[Begin]

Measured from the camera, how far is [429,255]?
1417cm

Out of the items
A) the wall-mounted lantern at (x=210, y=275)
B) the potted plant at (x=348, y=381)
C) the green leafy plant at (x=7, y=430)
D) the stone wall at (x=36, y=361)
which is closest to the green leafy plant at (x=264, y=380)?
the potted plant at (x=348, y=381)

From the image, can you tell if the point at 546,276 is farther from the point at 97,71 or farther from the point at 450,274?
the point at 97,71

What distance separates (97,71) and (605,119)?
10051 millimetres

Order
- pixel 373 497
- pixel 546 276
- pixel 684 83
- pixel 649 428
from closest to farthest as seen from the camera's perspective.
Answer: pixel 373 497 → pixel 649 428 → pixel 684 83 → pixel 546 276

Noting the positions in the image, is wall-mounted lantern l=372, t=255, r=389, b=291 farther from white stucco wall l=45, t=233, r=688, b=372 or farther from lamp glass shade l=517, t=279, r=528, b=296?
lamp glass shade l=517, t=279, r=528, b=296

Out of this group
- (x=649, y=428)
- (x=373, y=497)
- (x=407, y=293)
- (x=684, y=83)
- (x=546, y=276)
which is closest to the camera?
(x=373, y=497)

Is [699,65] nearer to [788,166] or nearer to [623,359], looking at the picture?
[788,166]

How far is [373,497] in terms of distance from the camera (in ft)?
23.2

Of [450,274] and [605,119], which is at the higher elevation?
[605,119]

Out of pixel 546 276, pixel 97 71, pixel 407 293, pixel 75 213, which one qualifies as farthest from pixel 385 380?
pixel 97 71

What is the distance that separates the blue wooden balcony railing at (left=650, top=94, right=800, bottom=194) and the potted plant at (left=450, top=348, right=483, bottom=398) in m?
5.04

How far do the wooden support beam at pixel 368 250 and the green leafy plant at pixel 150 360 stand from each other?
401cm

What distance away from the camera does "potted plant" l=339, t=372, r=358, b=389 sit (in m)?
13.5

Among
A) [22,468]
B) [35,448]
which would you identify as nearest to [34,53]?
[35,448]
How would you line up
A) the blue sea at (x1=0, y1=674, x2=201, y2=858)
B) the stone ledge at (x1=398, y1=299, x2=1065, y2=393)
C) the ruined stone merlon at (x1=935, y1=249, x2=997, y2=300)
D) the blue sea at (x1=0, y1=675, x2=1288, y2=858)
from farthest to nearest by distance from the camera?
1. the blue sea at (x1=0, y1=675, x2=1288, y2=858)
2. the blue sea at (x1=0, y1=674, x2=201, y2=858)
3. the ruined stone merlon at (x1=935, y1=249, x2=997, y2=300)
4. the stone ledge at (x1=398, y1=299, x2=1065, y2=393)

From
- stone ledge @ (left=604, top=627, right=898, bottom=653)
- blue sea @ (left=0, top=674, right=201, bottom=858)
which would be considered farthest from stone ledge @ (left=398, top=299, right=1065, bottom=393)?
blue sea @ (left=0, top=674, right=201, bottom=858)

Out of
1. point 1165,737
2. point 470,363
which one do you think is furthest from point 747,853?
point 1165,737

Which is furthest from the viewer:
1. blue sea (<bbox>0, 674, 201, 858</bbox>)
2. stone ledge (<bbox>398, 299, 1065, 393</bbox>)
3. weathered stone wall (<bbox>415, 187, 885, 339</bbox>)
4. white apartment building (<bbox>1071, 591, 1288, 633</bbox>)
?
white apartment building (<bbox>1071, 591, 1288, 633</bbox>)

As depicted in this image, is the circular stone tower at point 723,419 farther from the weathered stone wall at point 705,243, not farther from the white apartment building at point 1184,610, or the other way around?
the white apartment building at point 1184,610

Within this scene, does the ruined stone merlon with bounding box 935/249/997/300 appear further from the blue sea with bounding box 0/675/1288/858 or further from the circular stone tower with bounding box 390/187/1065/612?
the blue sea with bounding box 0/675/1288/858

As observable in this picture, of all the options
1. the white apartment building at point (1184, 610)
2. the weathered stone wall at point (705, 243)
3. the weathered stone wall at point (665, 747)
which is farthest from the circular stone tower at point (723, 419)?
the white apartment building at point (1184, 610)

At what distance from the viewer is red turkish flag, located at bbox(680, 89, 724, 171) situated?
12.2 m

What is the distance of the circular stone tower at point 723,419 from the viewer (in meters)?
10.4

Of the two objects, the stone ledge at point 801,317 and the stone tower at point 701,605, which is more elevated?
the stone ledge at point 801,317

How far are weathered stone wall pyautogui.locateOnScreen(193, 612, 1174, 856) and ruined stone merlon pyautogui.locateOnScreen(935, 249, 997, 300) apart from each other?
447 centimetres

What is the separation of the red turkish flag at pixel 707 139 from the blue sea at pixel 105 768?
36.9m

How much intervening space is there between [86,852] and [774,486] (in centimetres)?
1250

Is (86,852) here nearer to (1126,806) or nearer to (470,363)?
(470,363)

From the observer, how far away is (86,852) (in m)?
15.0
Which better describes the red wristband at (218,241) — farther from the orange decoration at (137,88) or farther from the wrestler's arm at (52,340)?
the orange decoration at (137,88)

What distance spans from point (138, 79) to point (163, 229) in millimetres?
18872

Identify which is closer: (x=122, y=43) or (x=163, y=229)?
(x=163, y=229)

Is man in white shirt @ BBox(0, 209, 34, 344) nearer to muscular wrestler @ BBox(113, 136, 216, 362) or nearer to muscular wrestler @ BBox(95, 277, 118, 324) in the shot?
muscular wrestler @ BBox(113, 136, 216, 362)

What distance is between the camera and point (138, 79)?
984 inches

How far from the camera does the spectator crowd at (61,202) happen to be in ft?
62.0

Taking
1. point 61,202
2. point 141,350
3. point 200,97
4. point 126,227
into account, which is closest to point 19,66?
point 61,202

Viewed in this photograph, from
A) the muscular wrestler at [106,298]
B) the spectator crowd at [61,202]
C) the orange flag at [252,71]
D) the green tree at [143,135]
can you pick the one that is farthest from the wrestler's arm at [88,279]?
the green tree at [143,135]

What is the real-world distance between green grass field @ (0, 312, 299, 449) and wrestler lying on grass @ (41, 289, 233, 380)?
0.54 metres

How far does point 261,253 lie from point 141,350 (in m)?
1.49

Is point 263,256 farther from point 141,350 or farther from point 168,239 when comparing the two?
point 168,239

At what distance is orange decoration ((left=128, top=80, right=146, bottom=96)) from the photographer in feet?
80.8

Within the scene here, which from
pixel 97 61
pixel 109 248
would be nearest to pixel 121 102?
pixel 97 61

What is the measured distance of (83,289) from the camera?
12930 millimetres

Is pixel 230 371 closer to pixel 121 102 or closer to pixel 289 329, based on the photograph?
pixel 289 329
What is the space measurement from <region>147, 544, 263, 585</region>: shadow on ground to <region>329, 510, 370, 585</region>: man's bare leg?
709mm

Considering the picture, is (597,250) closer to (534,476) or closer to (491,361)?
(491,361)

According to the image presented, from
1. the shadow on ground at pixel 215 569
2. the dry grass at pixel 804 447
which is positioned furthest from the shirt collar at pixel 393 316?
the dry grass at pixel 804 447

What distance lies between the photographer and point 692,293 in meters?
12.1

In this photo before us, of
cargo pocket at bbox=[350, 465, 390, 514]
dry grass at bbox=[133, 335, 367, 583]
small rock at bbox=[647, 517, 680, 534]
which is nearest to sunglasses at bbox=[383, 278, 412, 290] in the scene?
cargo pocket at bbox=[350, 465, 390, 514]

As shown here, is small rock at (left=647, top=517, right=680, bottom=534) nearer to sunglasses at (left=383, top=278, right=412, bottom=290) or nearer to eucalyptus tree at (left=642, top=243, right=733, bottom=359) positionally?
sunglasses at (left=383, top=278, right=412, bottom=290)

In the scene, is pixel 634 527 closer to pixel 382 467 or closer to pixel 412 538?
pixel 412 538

[End]

__WHAT THIS TASK INVOLVES__
Lay out every line of the entries above as a JSON list of strings, one string per line, leaving out the blank lines.

__TASK RESPONSE__
[
  "Measured from the camera, how far is [429,255]?",
  "1417cm",
  "Out of the items",
  "A) the wall-mounted lantern at (x=210, y=275)",
  "B) the potted plant at (x=348, y=381)",
  "C) the green leafy plant at (x=7, y=430)",
  "D) the stone wall at (x=36, y=361)",
  "which is closest to the green leafy plant at (x=264, y=380)?",
  "the potted plant at (x=348, y=381)",
  "From the image, can you tell if the point at 546,276 is farther from the point at 97,71 or farther from the point at 450,274?",
  "the point at 97,71",
  "What distance separates (97,71) and (605,119)?",
  "10051 millimetres",
  "Order",
  "- pixel 373 497",
  "- pixel 546 276",
  "- pixel 684 83",
  "- pixel 649 428",
  "from closest to farthest as seen from the camera's perspective.",
  "Answer: pixel 373 497 → pixel 649 428 → pixel 684 83 → pixel 546 276",
  "Noting the positions in the image, is wall-mounted lantern l=372, t=255, r=389, b=291 farther from white stucco wall l=45, t=233, r=688, b=372 or farther from lamp glass shade l=517, t=279, r=528, b=296?",
  "lamp glass shade l=517, t=279, r=528, b=296",
  "Out of this group",
  "- (x=649, y=428)",
  "- (x=373, y=497)",
  "- (x=407, y=293)",
  "- (x=684, y=83)",
  "- (x=546, y=276)",
  "which is closest to the camera?",
  "(x=373, y=497)",
  "Is [699,65] nearer to [788,166] or nearer to [623,359], looking at the picture?",
  "[788,166]",
  "How far is [373,497] in terms of distance from the camera (in ft)?",
  "23.2",
  "Of [450,274] and [605,119], which is at the higher elevation?",
  "[605,119]",
  "Out of pixel 546 276, pixel 97 71, pixel 407 293, pixel 75 213, which one qualifies as farthest from pixel 385 380?",
  "pixel 97 71",
  "What is the distance that separates the blue wooden balcony railing at (left=650, top=94, right=800, bottom=194) and the potted plant at (left=450, top=348, right=483, bottom=398) in m?",
  "5.04",
  "How far do the wooden support beam at pixel 368 250 and the green leafy plant at pixel 150 360 stand from each other?",
  "401cm",
  "What distance away from the camera does \"potted plant\" l=339, t=372, r=358, b=389 sit (in m)?",
  "13.5",
  "Among",
  "A) [22,468]",
  "B) [35,448]",
  "which would you identify as nearest to [34,53]?",
  "[35,448]",
  "How would you line up",
  "A) the blue sea at (x1=0, y1=674, x2=201, y2=858)",
  "B) the stone ledge at (x1=398, y1=299, x2=1065, y2=393)",
  "C) the ruined stone merlon at (x1=935, y1=249, x2=997, y2=300)",
  "D) the blue sea at (x1=0, y1=675, x2=1288, y2=858)",
  "from farthest to nearest by distance from the camera?",
  "1. the blue sea at (x1=0, y1=675, x2=1288, y2=858)",
  "2. the blue sea at (x1=0, y1=674, x2=201, y2=858)",
  "3. the ruined stone merlon at (x1=935, y1=249, x2=997, y2=300)",
  "4. the stone ledge at (x1=398, y1=299, x2=1065, y2=393)",
  "From",
  "- stone ledge @ (left=604, top=627, right=898, bottom=653)",
  "- blue sea @ (left=0, top=674, right=201, bottom=858)",
  "which would be considered farthest from stone ledge @ (left=398, top=299, right=1065, bottom=393)?",
  "blue sea @ (left=0, top=674, right=201, bottom=858)",
  "Out of",
  "1. point 1165,737",
  "2. point 470,363",
  "which one do you think is furthest from point 747,853?",
  "point 1165,737",
  "Which is furthest from the viewer:",
  "1. blue sea (<bbox>0, 674, 201, 858</bbox>)",
  "2. stone ledge (<bbox>398, 299, 1065, 393</bbox>)",
  "3. weathered stone wall (<bbox>415, 187, 885, 339</bbox>)",
  "4. white apartment building (<bbox>1071, 591, 1288, 633</bbox>)",
  "?",
  "white apartment building (<bbox>1071, 591, 1288, 633</bbox>)",
  "As depicted in this image, is the circular stone tower at point 723,419 farther from the weathered stone wall at point 705,243, not farther from the white apartment building at point 1184,610, or the other way around?",
  "the white apartment building at point 1184,610",
  "Within this scene, does the ruined stone merlon with bounding box 935/249/997/300 appear further from the blue sea with bounding box 0/675/1288/858 or further from the circular stone tower with bounding box 390/187/1065/612?",
  "the blue sea with bounding box 0/675/1288/858",
  "As observable in this picture, of all the options",
  "1. the white apartment building at point (1184, 610)",
  "2. the weathered stone wall at point (705, 243)",
  "3. the weathered stone wall at point (665, 747)",
  "which is farthest from the circular stone tower at point (723, 419)?",
  "the white apartment building at point (1184, 610)",
  "At what distance from the viewer is red turkish flag, located at bbox(680, 89, 724, 171) situated?",
  "12.2 m",
  "What is the distance of the circular stone tower at point 723,419 from the viewer (in meters)?",
  "10.4",
  "Of the two objects, the stone ledge at point 801,317 and the stone tower at point 701,605, which is more elevated?",
  "the stone ledge at point 801,317",
  "How far are weathered stone wall pyautogui.locateOnScreen(193, 612, 1174, 856) and ruined stone merlon pyautogui.locateOnScreen(935, 249, 997, 300) apart from each other?",
  "447 centimetres",
  "What is the separation of the red turkish flag at pixel 707 139 from the blue sea at pixel 105 768?",
  "36.9m",
  "How much intervening space is there between [86,852] and [774,486] (in centimetres)?",
  "1250",
  "Is (86,852) here nearer to (1126,806) or nearer to (470,363)?",
  "(470,363)",
  "From the observer, how far away is (86,852) (in m)?",
  "15.0",
  "Which better describes the red wristband at (218,241) — farther from the orange decoration at (137,88) or farther from the wrestler's arm at (52,340)?",
  "the orange decoration at (137,88)",
  "What distance spans from point (138, 79) to point (163, 229) in millimetres?",
  "18872",
  "Identify which is closer: (x=122, y=43) or (x=163, y=229)?",
  "(x=163, y=229)",
  "Is man in white shirt @ BBox(0, 209, 34, 344) nearer to muscular wrestler @ BBox(113, 136, 216, 362) or nearer to muscular wrestler @ BBox(95, 277, 118, 324) in the shot?",
  "muscular wrestler @ BBox(113, 136, 216, 362)",
  "What distance is between the camera and point (138, 79)?",
  "984 inches",
  "How far from the camera does the spectator crowd at (61,202) happen to be in ft?",
  "62.0",
  "Taking",
  "1. point 61,202",
  "2. point 141,350",
  "3. point 200,97",
  "4. point 126,227",
  "into account, which is closest to point 19,66?",
  "point 61,202",
  "Viewed in this photograph, from",
  "A) the muscular wrestler at [106,298]",
  "B) the spectator crowd at [61,202]",
  "C) the orange flag at [252,71]",
  "D) the green tree at [143,135]",
  "can you pick the one that is farthest from the wrestler's arm at [88,279]?",
  "the green tree at [143,135]",
  "What is the real-world distance between green grass field @ (0, 312, 299, 449) and wrestler lying on grass @ (41, 289, 233, 380)?",
  "0.54 metres",
  "How far does point 261,253 lie from point 141,350 (in m)?",
  "1.49",
  "Is point 263,256 farther from point 141,350 or farther from point 168,239 when comparing the two?",
  "point 168,239",
  "At what distance is orange decoration ((left=128, top=80, right=146, bottom=96)) from the photographer in feet?",
  "80.8",
  "Within the scene here, which from",
  "pixel 97 61",
  "pixel 109 248",
  "would be nearest to pixel 121 102?",
  "pixel 97 61",
  "What is the measured distance of (83,289) from the camera?",
  "12930 millimetres",
  "Is pixel 230 371 closer to pixel 121 102 or closer to pixel 289 329, based on the photograph?",
  "pixel 289 329",
  "What is the space measurement from <region>147, 544, 263, 585</region>: shadow on ground to <region>329, 510, 370, 585</region>: man's bare leg?",
  "709mm",
  "Considering the picture, is (597,250) closer to (534,476) or closer to (491,361)?",
  "(491,361)",
  "According to the image presented, from",
  "1. the shadow on ground at pixel 215 569",
  "2. the dry grass at pixel 804 447",
  "which is positioned furthest from the shirt collar at pixel 393 316?",
  "the dry grass at pixel 804 447",
  "What distance lies between the photographer and point 692,293 in meters?",
  "12.1",
  "In this photo before us, of",
  "cargo pocket at bbox=[350, 465, 390, 514]",
  "dry grass at bbox=[133, 335, 367, 583]",
  "small rock at bbox=[647, 517, 680, 534]",
  "which is nearest to sunglasses at bbox=[383, 278, 412, 290] in the scene?",
  "cargo pocket at bbox=[350, 465, 390, 514]",
  "As shown here, is small rock at (left=647, top=517, right=680, bottom=534) nearer to sunglasses at (left=383, top=278, right=412, bottom=290) or nearer to eucalyptus tree at (left=642, top=243, right=733, bottom=359) positionally?",
  "sunglasses at (left=383, top=278, right=412, bottom=290)",
  "In the scene, is pixel 634 527 closer to pixel 382 467 or closer to pixel 412 538?",
  "pixel 412 538"
]